**Exercise inputs**.
┄┄┄┄┄┄┄┄┄┄┄┄┄┄┄┄┄┄┄┄
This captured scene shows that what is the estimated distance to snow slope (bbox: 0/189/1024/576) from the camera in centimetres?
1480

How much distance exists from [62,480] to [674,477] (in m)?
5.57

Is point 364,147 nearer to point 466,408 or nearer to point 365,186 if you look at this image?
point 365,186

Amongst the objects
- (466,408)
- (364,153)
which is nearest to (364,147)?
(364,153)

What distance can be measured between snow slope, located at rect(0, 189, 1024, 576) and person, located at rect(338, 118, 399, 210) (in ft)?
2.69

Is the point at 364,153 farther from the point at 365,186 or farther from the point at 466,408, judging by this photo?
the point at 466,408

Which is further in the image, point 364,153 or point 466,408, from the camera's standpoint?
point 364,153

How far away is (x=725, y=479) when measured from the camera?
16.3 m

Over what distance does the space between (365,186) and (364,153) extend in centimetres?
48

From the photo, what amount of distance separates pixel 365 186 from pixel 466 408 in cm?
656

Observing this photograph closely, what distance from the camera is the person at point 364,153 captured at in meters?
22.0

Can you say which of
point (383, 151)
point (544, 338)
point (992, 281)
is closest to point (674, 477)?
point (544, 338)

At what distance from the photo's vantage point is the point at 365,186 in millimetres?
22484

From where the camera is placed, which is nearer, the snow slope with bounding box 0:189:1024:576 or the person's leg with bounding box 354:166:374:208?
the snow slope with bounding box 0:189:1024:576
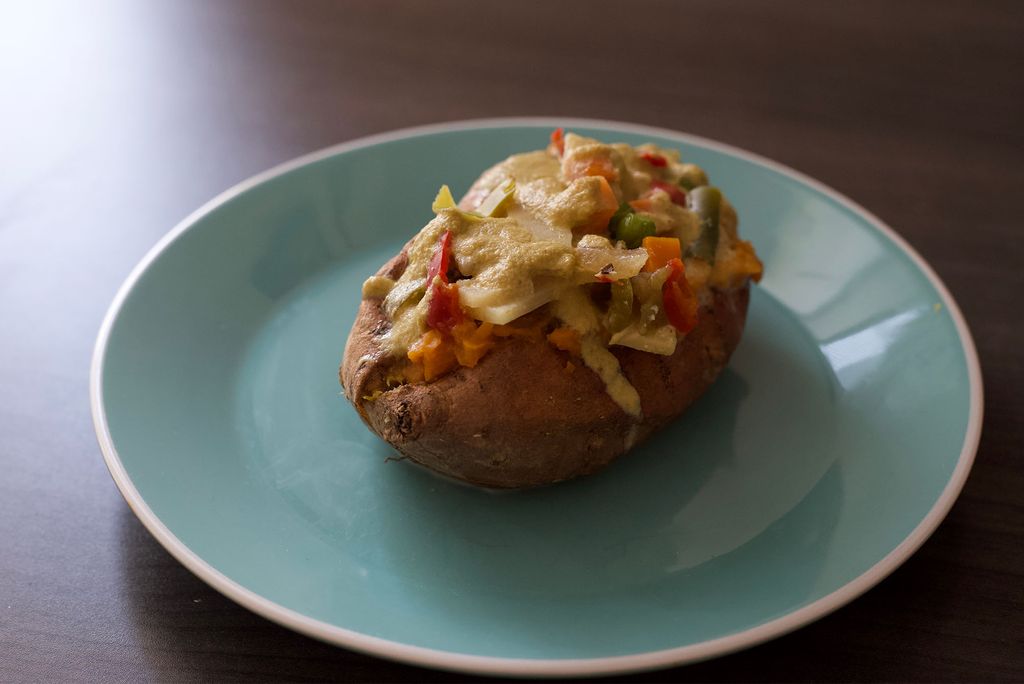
┄┄┄┄┄┄┄┄┄┄┄┄┄┄┄┄┄┄┄┄
**What you are asked to do**. Copy the listing verbatim, starting at the line containing "What distance can" and ending at the final line of the listing, with both ends included. Omit the pictures from your copy.

**Solution to the exercise**.
What distance can be measured between snow slope, located at rect(0, 189, 1024, 576) and person, located at rect(338, 118, 399, 210) (in ft)?
2.69

Is the point at 364,153 farther from the point at 365,186 or farther from the point at 466,408, judging by this photo?
the point at 466,408

Which is further in the image, point 364,153 or point 466,408, from the camera's standpoint?
point 364,153

How far away is (x=725, y=479) when measured from the camera?
16.3 m

Over what distance does the space between (365,186) and (364,153) extend in centimetres?
48

From the photo, what amount of distance separates pixel 365 186 from pixel 466 408 in cm?
656

Observing this photograph closely, what distance from the camera is the person at point 364,153 captured at in meters?
22.0

Can you say which of
point (383, 151)
point (544, 338)
point (992, 281)
is closest to point (674, 477)?
point (544, 338)

At what distance from the photo's vantage point is the point at 365,186 in millimetres?
22484

From where the camera is placed, which is nearer, the snow slope with bounding box 0:189:1024:576 or the person's leg with bounding box 354:166:374:208?
the snow slope with bounding box 0:189:1024:576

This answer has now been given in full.